福田村事件


福田村事件とは

福田村事件1923年(大正12年)9月6日、千葉県東葛飾郡福田村(現在の野田市)三ツ堀の利根川で、 香川県三豊郡の薬売り行商人15名が自警団に襲われ、幼児や妊婦を含む9名が殺されました。これが福田村事件です。被害者は全員、香川県の被差別部落の人たちでした。

  9月1日に関東大震災が起こり、火災や混乱が東京や横浜を中心に広がり、人々はパニックに なりました。その時「朝鮮人が井戸に毒薬を投げた」「朝鮮人が武器を持って 襲ってくる」などのデマが広がりました。後にウソと分かりましたが、政府と軍部は翌2日に戒厳令を出し、関東各県に 命令して在郷軍人や青年団、消防団などによる自警団を結成しました。彼らは猟銃や日本刀・竹やり等で武装して 警戒に立ち、「怪しい朝鮮人」と疑問を抱く人を次々と尋問しました。興奮した自警団はあちこちで 朝鮮人に暴行を加え、6日頃までには横浜・東京・千葉・埼玉・群馬県などで虐殺事件がたくさん発生しました。 殺された朝鮮人の数は、6000人以上といわれています。 日本人と朝鮮人は一見して区別がつかず、200名をこえる中国人や数十名の日本人が朝鮮人と見られて殺されました。

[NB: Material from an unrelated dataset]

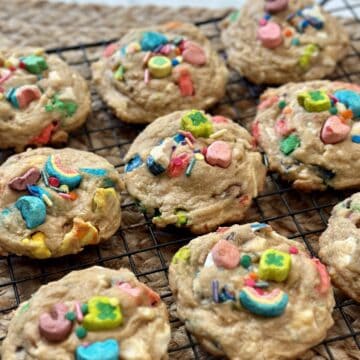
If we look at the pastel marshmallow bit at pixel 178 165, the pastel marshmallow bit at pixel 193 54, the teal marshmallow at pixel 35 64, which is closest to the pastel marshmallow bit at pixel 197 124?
the pastel marshmallow bit at pixel 178 165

福田村事件では、福田村と隣の田中村(現在の柏市)の自警団員7名が有罪 判決を受けましたが、懲役刑となった者も結局は恩赦で釈放されます。彼らには村から見舞金が支払われましたが、 犠牲者には謝罪も賠償もありません。九人も殺害された悲惨な事件にもかかわらず、野田の地元は口を閉ざしたままです。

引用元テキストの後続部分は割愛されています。